Problem to work on.
The material below is to be copied exactly from the line with "完达山菁采安力聪1段配料表" up to and including the line with "CONTINUOUS IMPROVEMENT |", with nothing else kept and no pictures.
[[ Recorded information, beginning ]]
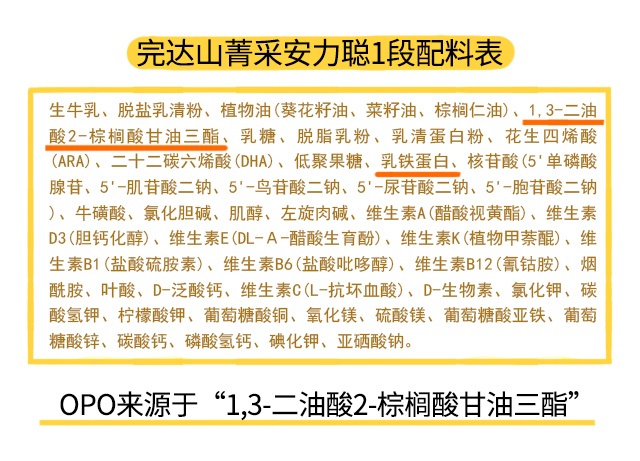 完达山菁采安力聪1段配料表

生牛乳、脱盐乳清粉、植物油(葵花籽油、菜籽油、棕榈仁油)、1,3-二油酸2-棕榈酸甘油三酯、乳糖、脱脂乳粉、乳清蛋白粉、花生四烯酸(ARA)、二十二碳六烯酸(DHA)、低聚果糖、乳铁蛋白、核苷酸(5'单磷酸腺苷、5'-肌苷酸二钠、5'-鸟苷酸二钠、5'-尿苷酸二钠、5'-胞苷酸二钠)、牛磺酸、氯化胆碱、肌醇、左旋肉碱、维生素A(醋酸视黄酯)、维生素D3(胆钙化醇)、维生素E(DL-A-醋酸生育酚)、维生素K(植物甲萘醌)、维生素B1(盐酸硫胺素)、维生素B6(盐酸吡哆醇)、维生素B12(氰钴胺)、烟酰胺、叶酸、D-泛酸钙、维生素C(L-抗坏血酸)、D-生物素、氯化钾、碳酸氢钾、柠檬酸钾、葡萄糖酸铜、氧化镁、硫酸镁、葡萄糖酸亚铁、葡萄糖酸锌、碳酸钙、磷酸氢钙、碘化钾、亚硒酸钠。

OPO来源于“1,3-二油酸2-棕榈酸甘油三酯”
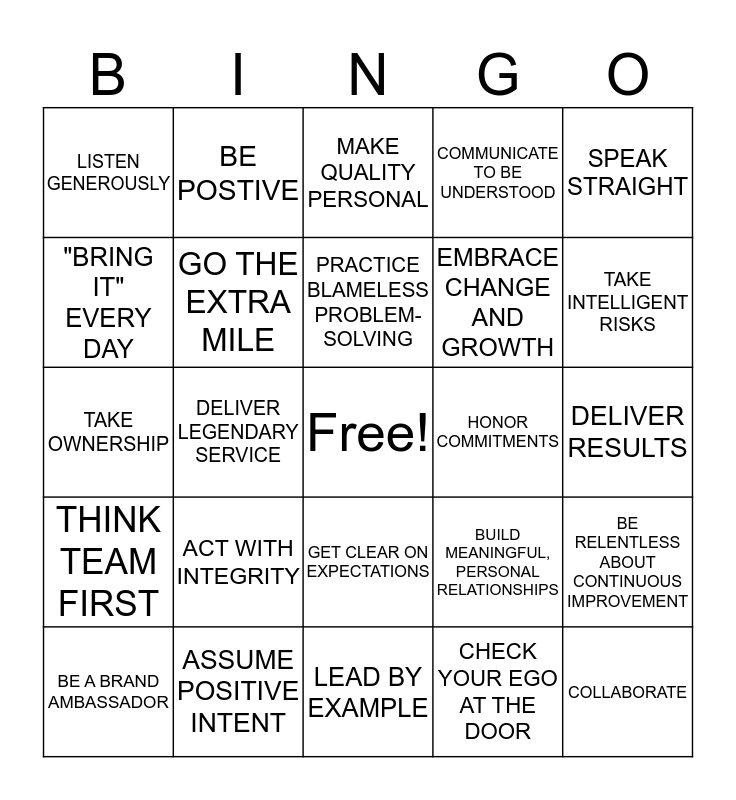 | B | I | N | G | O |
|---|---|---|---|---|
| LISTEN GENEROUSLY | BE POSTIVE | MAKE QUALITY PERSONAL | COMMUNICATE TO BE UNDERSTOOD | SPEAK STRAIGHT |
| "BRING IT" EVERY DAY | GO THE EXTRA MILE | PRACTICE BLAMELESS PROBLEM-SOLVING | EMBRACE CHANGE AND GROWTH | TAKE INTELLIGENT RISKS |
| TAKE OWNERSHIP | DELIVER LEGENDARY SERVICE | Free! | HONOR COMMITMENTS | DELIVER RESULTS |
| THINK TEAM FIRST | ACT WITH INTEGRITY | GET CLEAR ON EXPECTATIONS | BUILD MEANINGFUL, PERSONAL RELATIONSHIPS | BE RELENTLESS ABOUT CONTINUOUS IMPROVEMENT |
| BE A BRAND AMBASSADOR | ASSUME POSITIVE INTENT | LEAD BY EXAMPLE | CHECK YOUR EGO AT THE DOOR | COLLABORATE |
[[ Recorded information, end ]]
[[ Recorded information, beginning ]]
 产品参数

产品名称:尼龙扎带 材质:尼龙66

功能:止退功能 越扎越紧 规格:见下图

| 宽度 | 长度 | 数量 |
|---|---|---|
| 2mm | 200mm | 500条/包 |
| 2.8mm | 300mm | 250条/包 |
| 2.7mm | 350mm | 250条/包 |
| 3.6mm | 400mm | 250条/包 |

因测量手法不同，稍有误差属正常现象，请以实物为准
[[ Recorded information, end ]]
Solved exercise.
 完达山菁采安力聪1段配料表

生牛乳、脱盐乳清粉、植物油(葵花籽油、菜籽油、棕榈仁油)、1,3-二油酸2-棕榈酸甘油三酯、乳糖、脱脂乳粉、乳清蛋白粉、花生四烯酸(ARA)、二十二碳六烯酸(DHA)、低聚果糖、乳铁蛋白、核苷酸(5'单磷酸腺苷、5'-肌苷酸二钠、5'-鸟苷酸二钠、5'-尿苷酸二钠、5'-胞苷酸二钠)、牛磺酸、氯化胆碱、肌醇、左旋肉碱、维生素A(醋酸视黄酯)、维生素D3(胆钙化醇)、维生素E(DL-A-醋酸生育酚)、维生素K(植物甲萘醌)、维生素B1(盐酸硫胺素)、维生素B6(盐酸吡哆醇)、维生素B12(氰钴胺)、烟酰胺、叶酸、D-泛酸钙、维生素C(L-抗坏血酸)、D-生物素、氯化钾、碳酸氢钾、柠檬酸钾、葡萄糖酸铜、氧化镁、硫酸镁、葡萄糖酸亚铁、葡萄糖酸锌、碳酸钙、磷酸氢钙、碘化钾、亚硒酸钠。

OPO来源于“1,3-二油酸2-棕榈酸甘油三酯”
 | B | I | N | G | O |
|---|---|---|---|---|
| LISTEN GENEROUSLY | BE POSTIVE | MAKE QUALITY PERSONAL | COMMUNICATE TO BE UNDERSTOOD | SPEAK STRAIGHT |
| "BRING IT" EVERY DAY | GO THE EXTRA MILE | PRACTICE BLAMELESS PROBLEM-SOLVING | EMBRACE CHANGE AND GROWTH | TAKE INTELLIGENT RISKS |
| TAKE OWNERSHIP | DELIVER LEGENDARY SERVICE | Free! | HONOR COMMITMENTS | DELIVER RESULTS |
| THINK TEAM FIRST | ACT WITH INTEGRITY | GET CLEAR ON EXPECTATIONS | BUILD MEANINGFUL, PERSONAL RELATIONSHIPS | BE RELENTLESS ABOUT CONTINUOUS IMPROVEMENT |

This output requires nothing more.